A Still Life (Josie George): This is a pretty remarkable memoir. The 36 year-old author – a single mother with a 9 year-old son (and a mobility scooter!) - has struggled with a hugely-debilitating illness for 30-odd years. Doctors are mystified as to what’s wrong with her. There are times when she’s too weak to leave the house; there are times when she can’t even crawl across a room of her tiny, old terraced house (let alone climb the stairs on her knees to the loo). The book alternates between the story of her ‘past’ and a journal of the ‘present’ – complete with all the frustrations about coping; about the unhappiness; about all the restrictions and uncertainties; about government cuts and living on ‘next-to-nothing’… but also about the special people in her life; about learning to live with solitude and stillness; about noticing nature and beauty… and about the JOYS of her life. It’s an inspiring book (but also a book with which I struggled at times… the apparently endless stream of frustrations and problems can be difficult to take!). She’s an excellent writer.

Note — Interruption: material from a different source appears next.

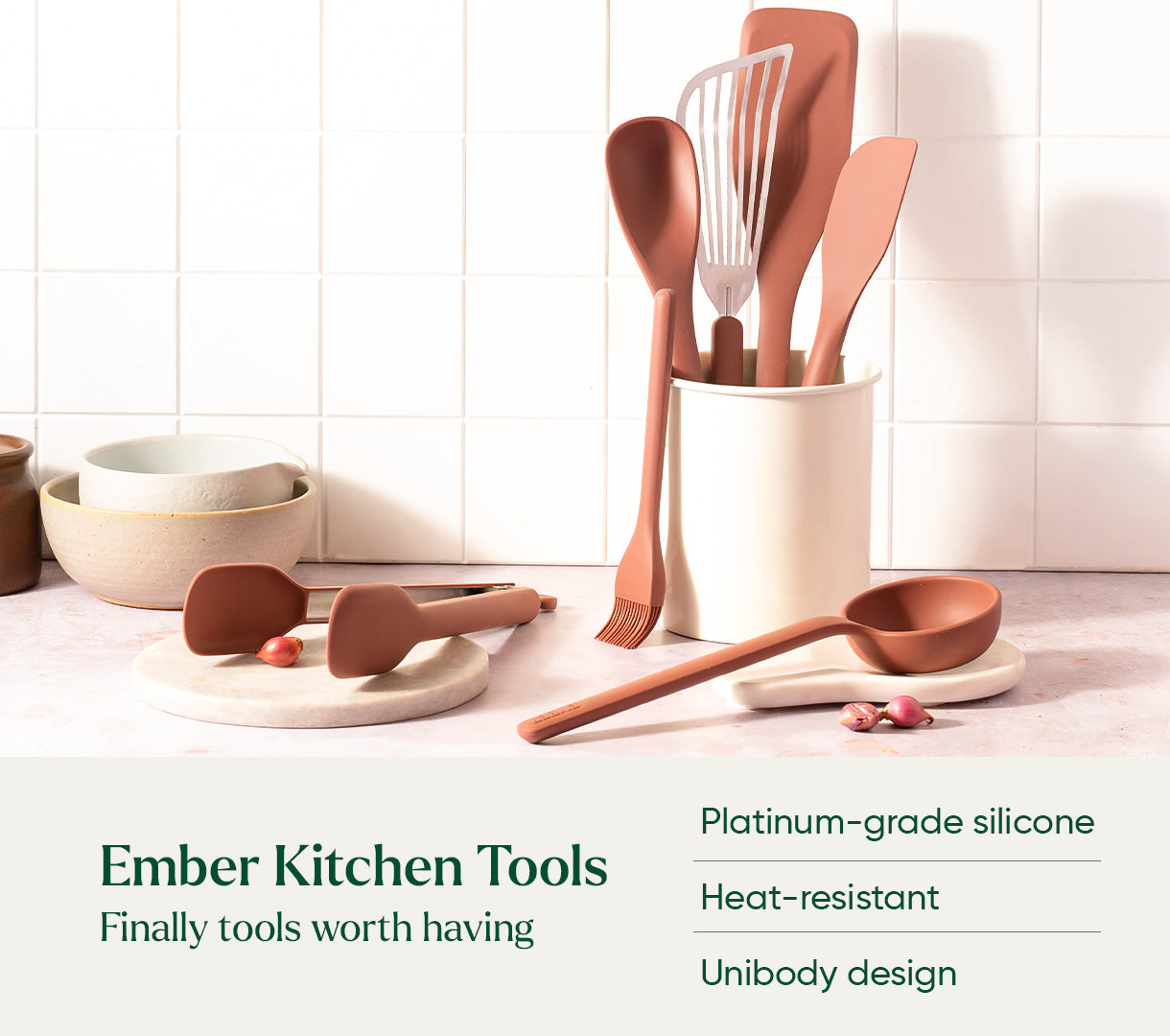 The Ember Colour Collection - Terracotta + Wine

It’s a hugely frank and honest book that underlines the importance of “nurturing what we have”. There were times when I felt she was just incredibly naïve and impulsive (and frequently someone who ‘wanted it all’, irrespective of the practicalities)… but, as she acknowledges towards the end of the book, we “need to forgive our younger selves” (and also just to “keep on challenging”). Frequently (ie. for days on end), her ‘world’ is limited to just her tiny house; the community centre in the next street; and the 10-minute ‘walk’ to her son’s primary school. Much of the book was written from her bed (“I’ve spent the best part of 16 years here”) and over the course of a year (starting January 2018). The book was published early in 2021… one just wonders how difficult life must have been - and presumably continues to be - for her (as someone who is obviously ‘clinically extremely vulnerable’), and her son, during the past year of the pandemic – when the community centre has been closed and when travel restrictions have been in place. A very important, candid, intelligent account of what it’s like to struggle with an invisible, unforgiving illness at a time when those in power seem to find it easier to simply ‘turn a blind eye’ towards financially and practically.